PASSAGE FOR REVIEW:
PipeCNN: An OpenCL-Based FPGA Accelerator for Large-Scale Convolution Neuron Networks

PipeCNN: An OpenCL-Based FPGA Accelerator for Large-Scale Convolution Neuron Networks

Dong Wang, Jianjing An and Ke Xu Institute of Information Science
Beijing Jiaotong University
Beijing 100044, China
Email: wangdong@bjtu.edu.cn

Convolutional neural networks (CNNs) have been widely employed in many applications such as image classification, video analysis and speech recognition. Being compute-intensive, CNN computations are mainly accelerated by GPUs with high power dissipations. Recently, studies were carried out exploiting FPGA as CNN accelerator because of its reconfigurability and energy efficiency advantage over GPU, especially when OpenCL-based high-level synthesis tools are now available providing fast verification and implementation flows. Previous OpenCL-based design only focused on creating a generic framework to identify performance-related hardware parameters, without utilizing FPGA’s special capability of pipelining kernel functions to minimize memory bandwidth requirement. In this work, we propose an FPGA accelerator with a new architecture of deeply pipelined OpenCL kernels. Data reuse and task mapping techniques are also presented to improve design efficiency. The proposed schemes are verified by implementing two representative large-scale CNNs, AlexNet and VGG on Altera Stratix-V A7 FPGA. We have achieved a similar peak performance of 33.9 GOPS with a 34 resource reduction on DSP blocks compared to previous work. Our design is openly accessible and thus can be reused to explore new architectures for neural network accelerators.

EXPLORE THE MATERIAL:
#1 Do these statements agree with the PipeCNN abstract? Answer yes or no for each, and quote the words from the abstract that decide it. (a) The proposed design was tested on an Altera Stratix-V A7 FPGA. (b) The previous OpenCL-based design pipelined kernel functions to cut memory bandwidth needs. (c) The authors kept their design closed to outside use.
#2 Could you carry the PipeCNN abstract forward, picking up right after its final sentence?
The items that come after this abstract aren't needed for anything here.

DATASET:
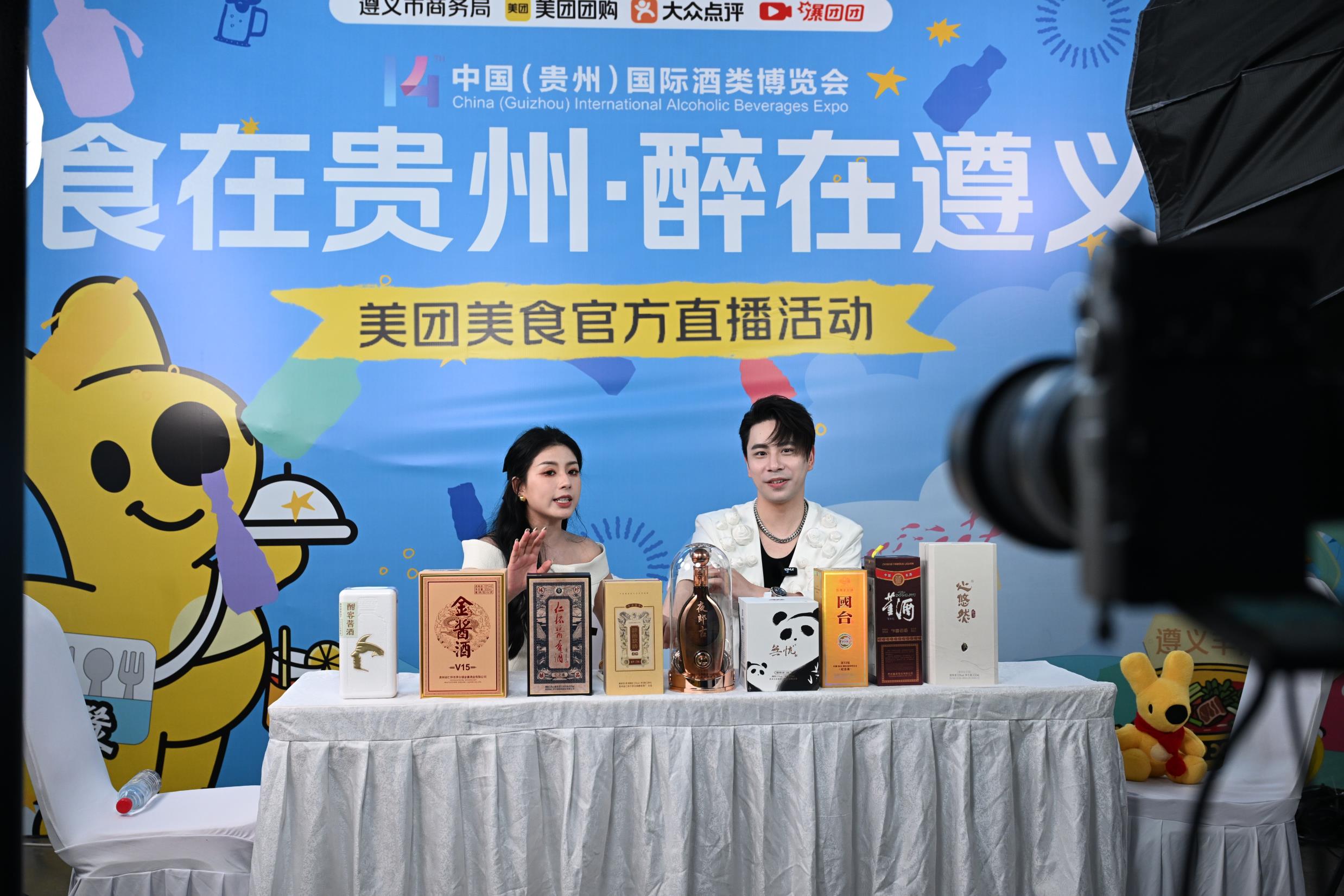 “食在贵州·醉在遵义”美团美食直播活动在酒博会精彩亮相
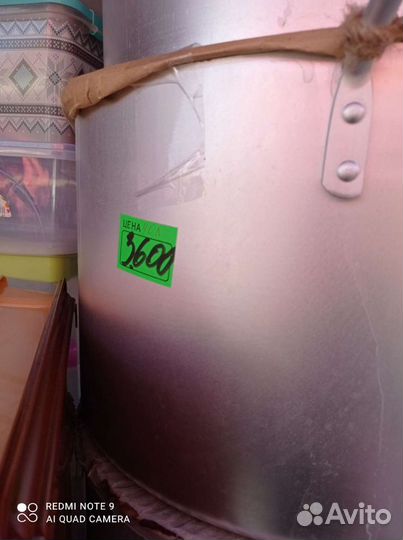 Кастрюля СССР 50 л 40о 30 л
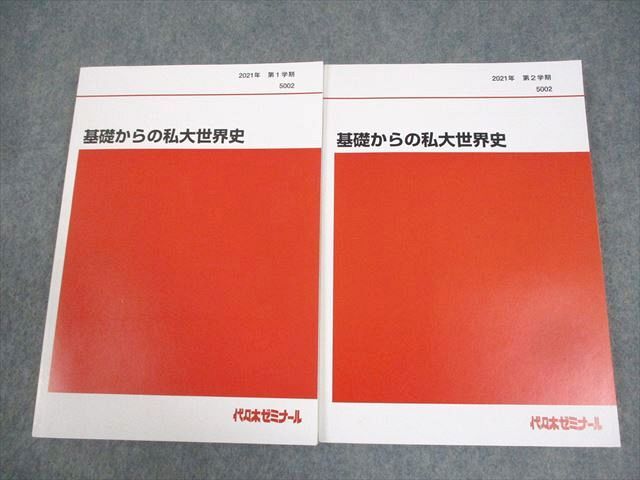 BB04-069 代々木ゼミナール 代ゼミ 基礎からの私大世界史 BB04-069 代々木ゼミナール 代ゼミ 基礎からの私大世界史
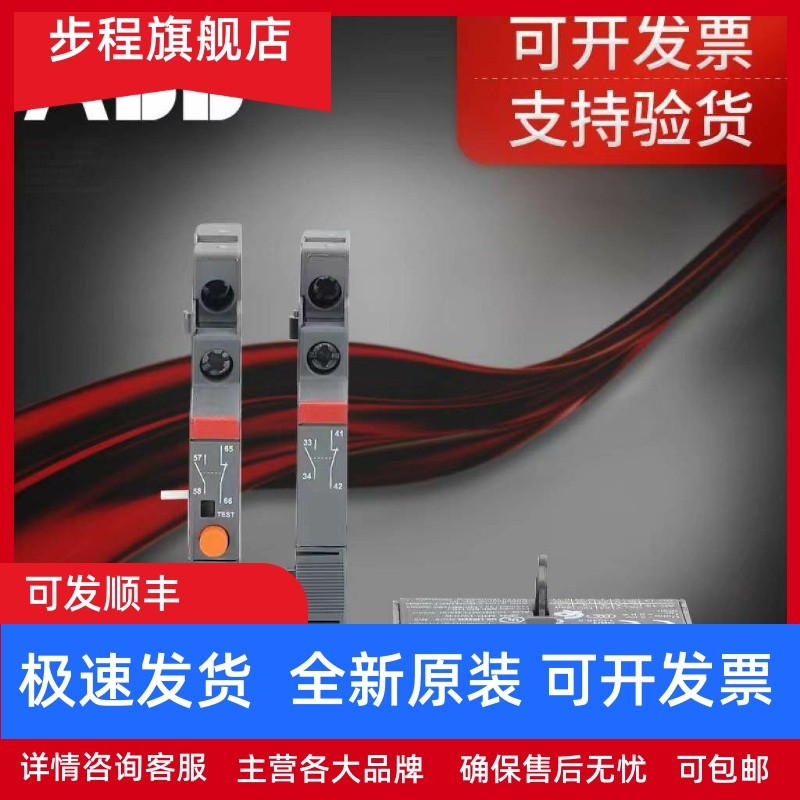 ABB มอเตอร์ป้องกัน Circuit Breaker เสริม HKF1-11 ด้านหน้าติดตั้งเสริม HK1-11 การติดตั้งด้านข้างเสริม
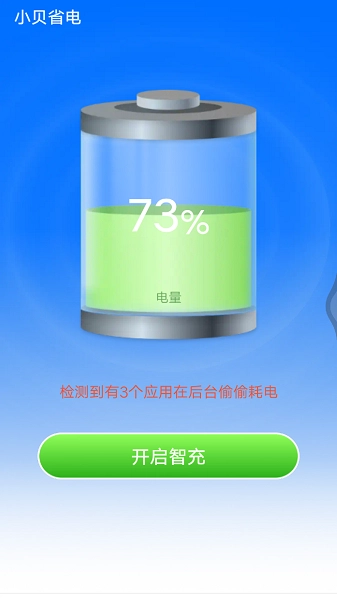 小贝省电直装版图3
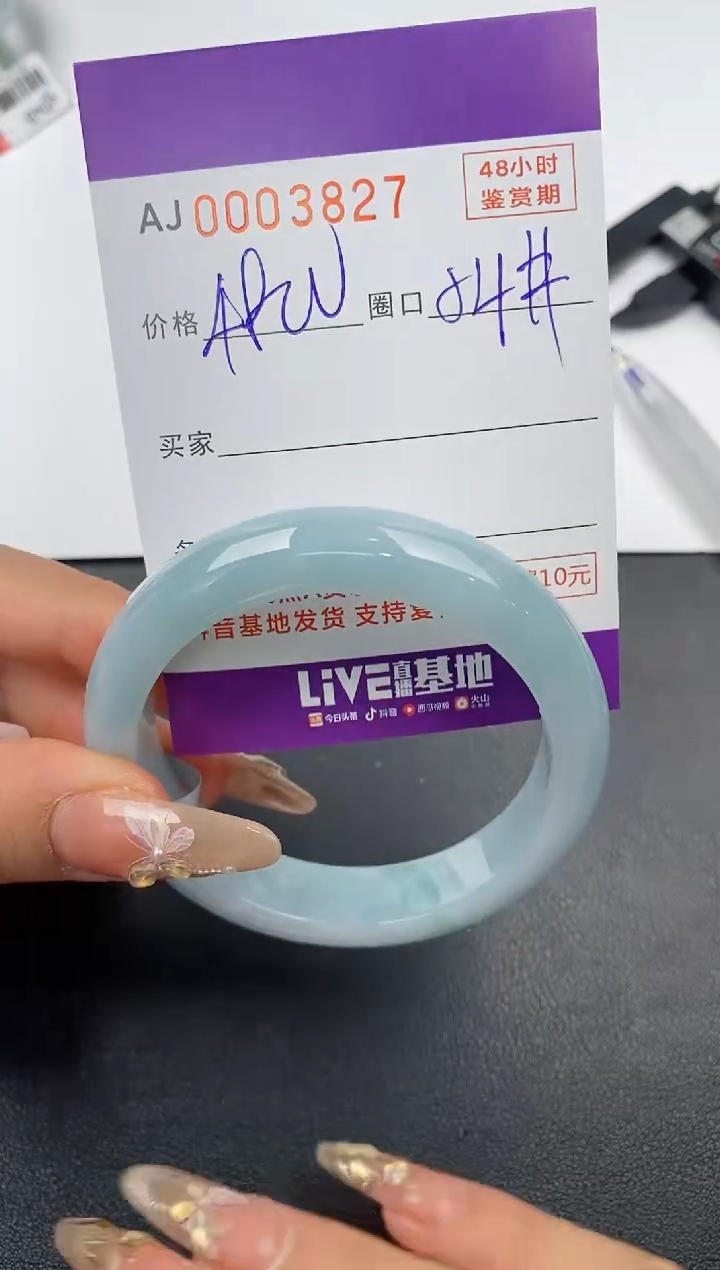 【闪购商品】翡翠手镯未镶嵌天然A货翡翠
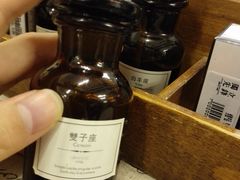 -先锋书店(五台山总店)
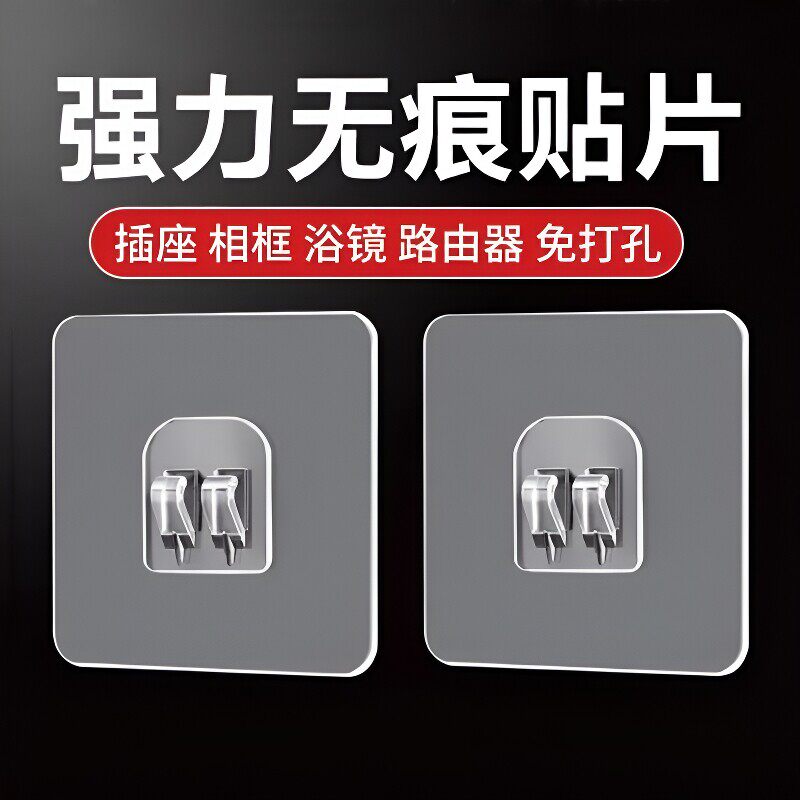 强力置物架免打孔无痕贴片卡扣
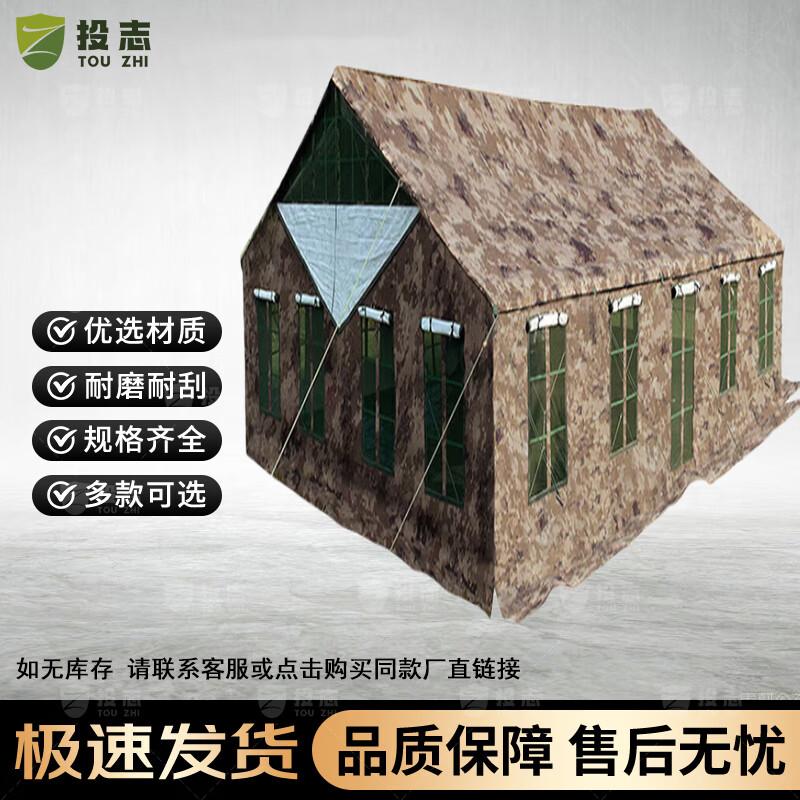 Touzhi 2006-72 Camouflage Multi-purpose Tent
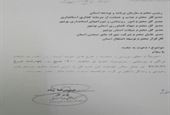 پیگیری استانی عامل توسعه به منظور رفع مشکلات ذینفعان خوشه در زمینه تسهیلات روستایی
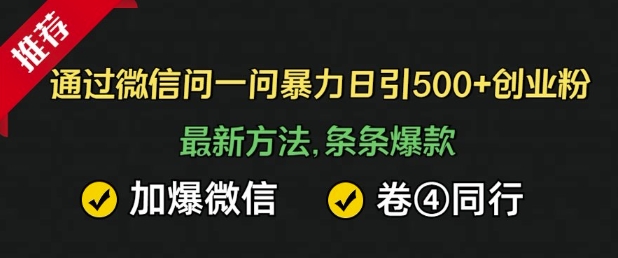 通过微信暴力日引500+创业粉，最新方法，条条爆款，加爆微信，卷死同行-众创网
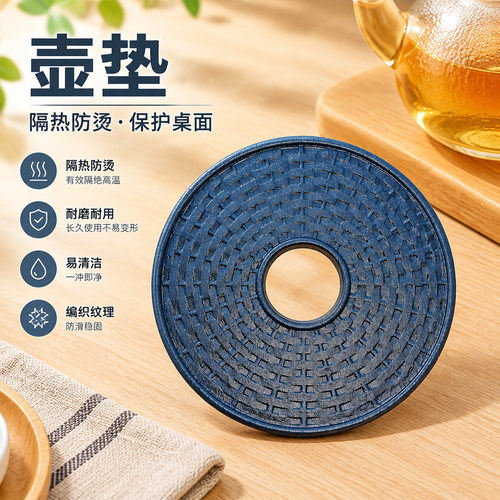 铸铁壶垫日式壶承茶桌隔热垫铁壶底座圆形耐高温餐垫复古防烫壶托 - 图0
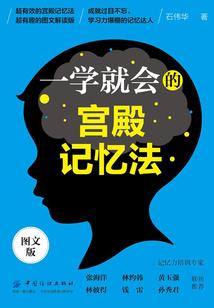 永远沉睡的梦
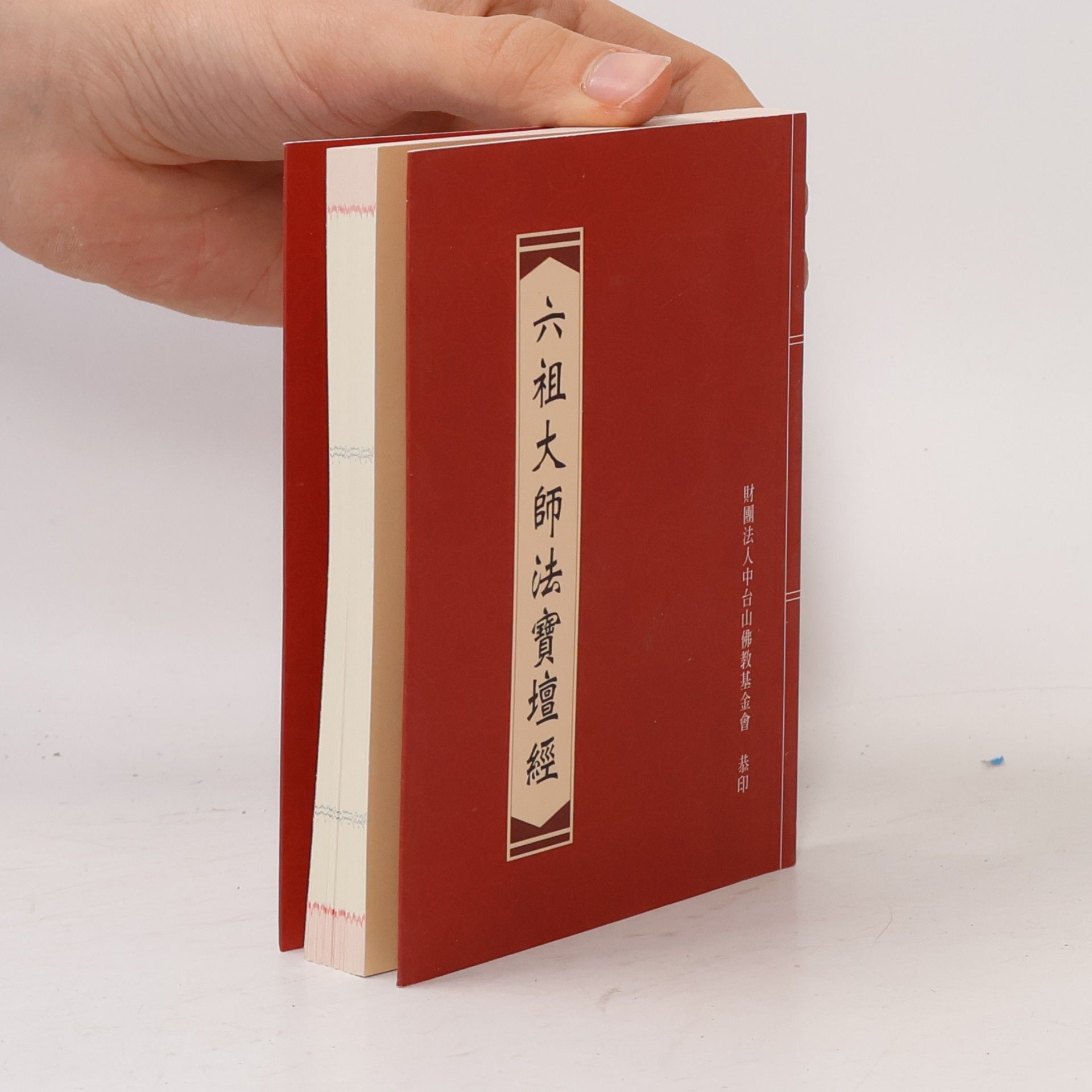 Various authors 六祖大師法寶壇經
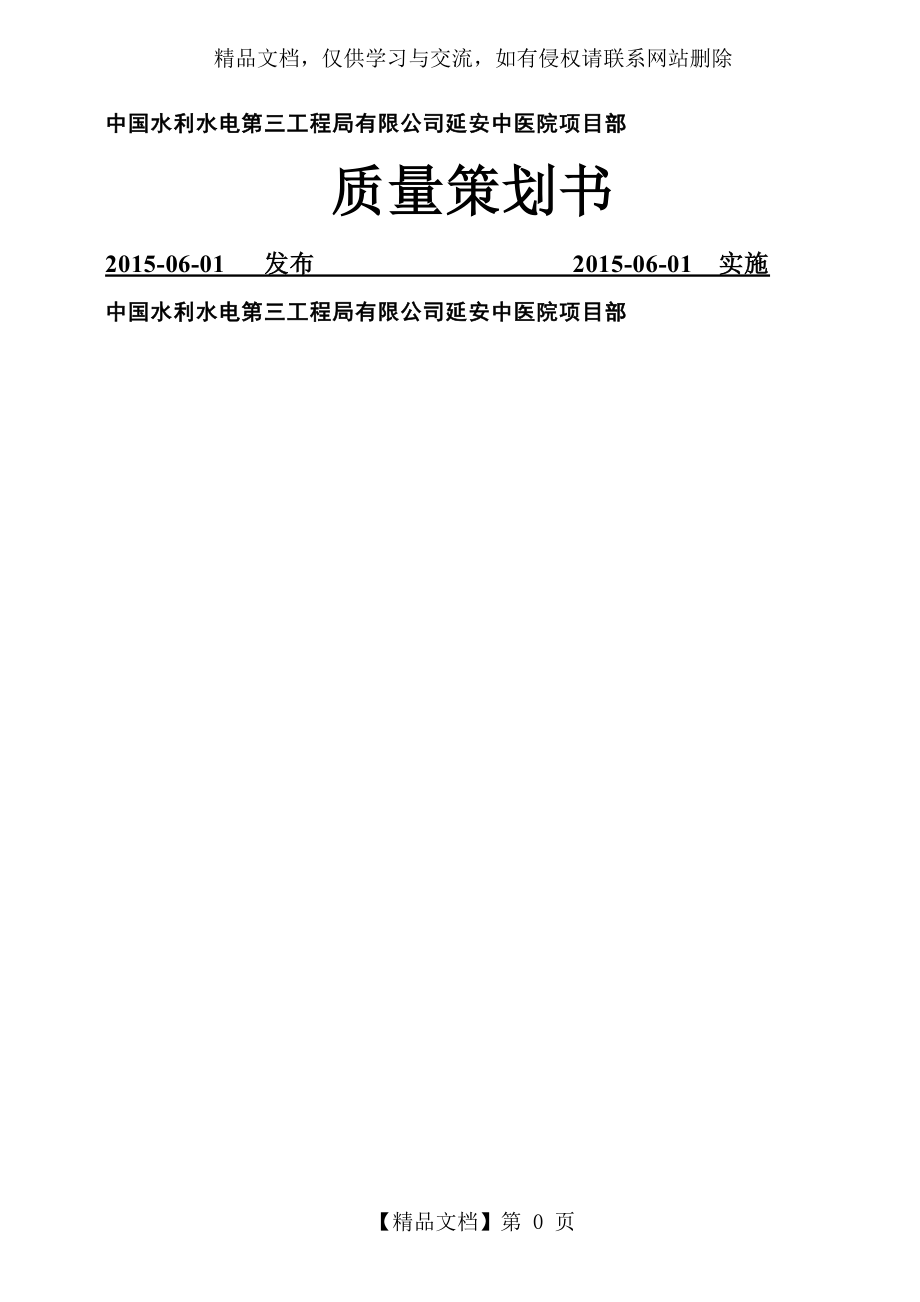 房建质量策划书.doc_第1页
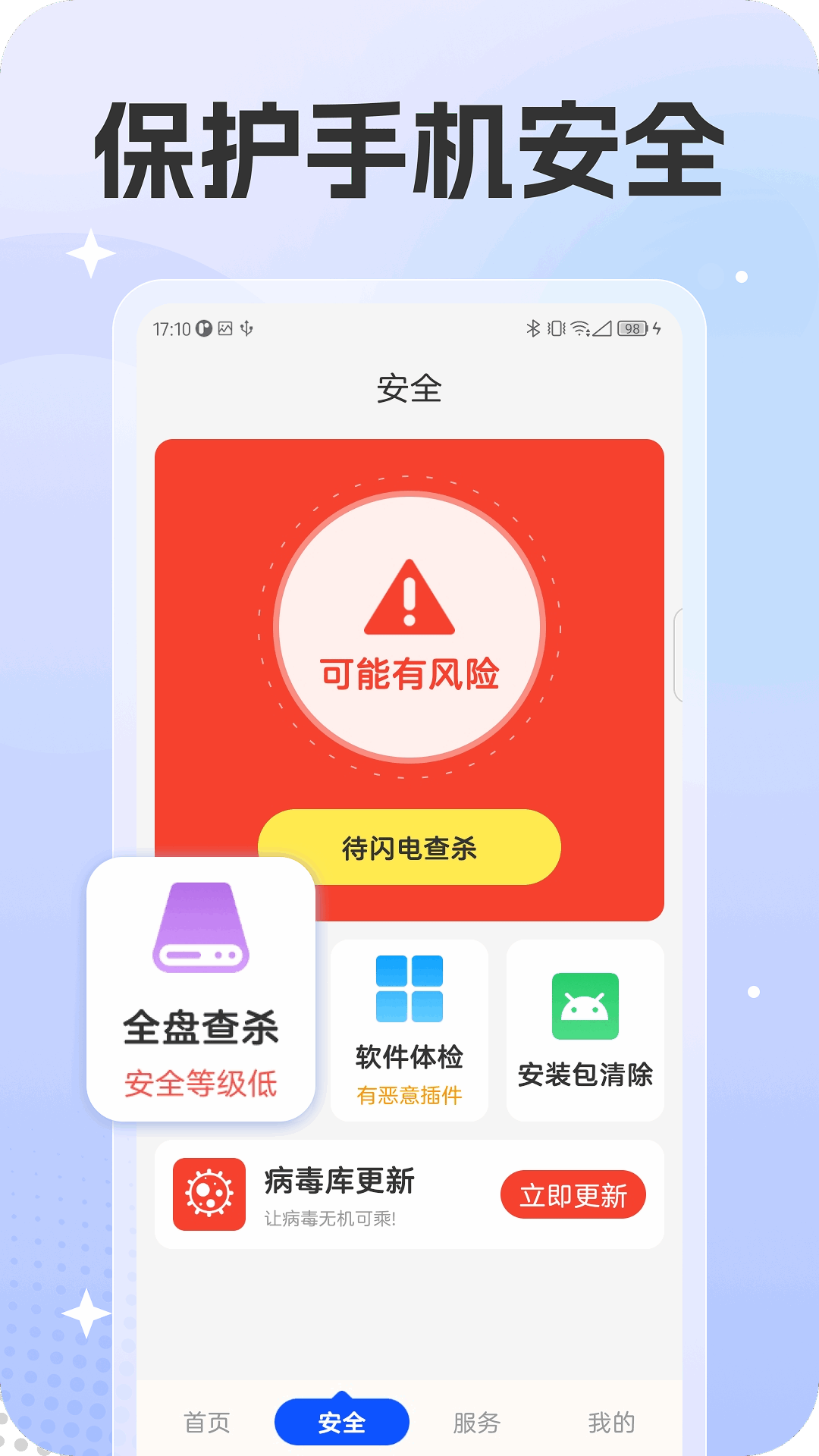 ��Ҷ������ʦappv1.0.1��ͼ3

ANSWERS IN ORDER:
#1
(a) Yes: "implementing two representative large-scale CNNs, AlexNet and VGG on Altera Stratix-V A7 FPGA"
(b) No: "without utilizing FPGA’s special capability of pipelining kernel functions to minimize memory bandwidth requirement"
(c) No: "Our design is openly accessible and thus can be reused to explore new architectures for neural network accelerators"

#2
I Introduction

Convolutional neural network (CNN), as an emerging deep learning architecture, has received huge attentions in various applications, such as video surveillance, image searching, speech recognition, and robot vision. A CNN works with multiple convolution layers that extract features from input data, followed by classification layers making decisions. Typical large-scale CNNs [1, 2] usually consist of millions of neural units and millions of connections that require over billion operations to process only one input.

General purpose CPUs, being sequential systems with limited computational resources, are inefficient for implementing CNN-based compute-intensive applications. Currently, GPUs are widely adopted as hardware accelerators for training deep neuron networks. However, they are energy inefficient for embedded applications. FPGAs, which provide massive processing elements, reconfigurable interconnections and lower power dissipation, are naturally suitable to implement neural network circuits. Studies, such as [6], [5] have reported efficient CNN accelerators on embedded FPGA platforms. However, traditional register-transfer-level (RTL) design flow adopted in these studies require great effort in writing complex RTL codes, practicing time-consuming simulations and compilations before one can actually run accelerators on hardware.

High-Level Synthesis (HSL) tools, which enable automatic compilation from high-level program (C/C++) to low-level RTL specifications, were recently adopted by many studies to implement deep neural networks on FPGAs. In [3], an accelerator design was implemented by using the Vivado-HLS tool on a Xilinx VC707 FPGA. Computation throughput and memory bandwidth are quantitatively explored by using a roofline model to find the design with the best performance and lowest resource. However, only convolution layers are implemented. The work of [4] proposed a fixed-point CNN design using the OpenCL framework. A systematic methodology is presented to minimize execution time with given resource constraints. Due to a matrix multiplication-based kernel design for convolution layer and the GPU-like separated kernel organization adopted, FPGA’s special advantage of implementing deeply pipelined circuits (kernels) is not fully exploited to better improve computation throughput and minimize memory bandwidth.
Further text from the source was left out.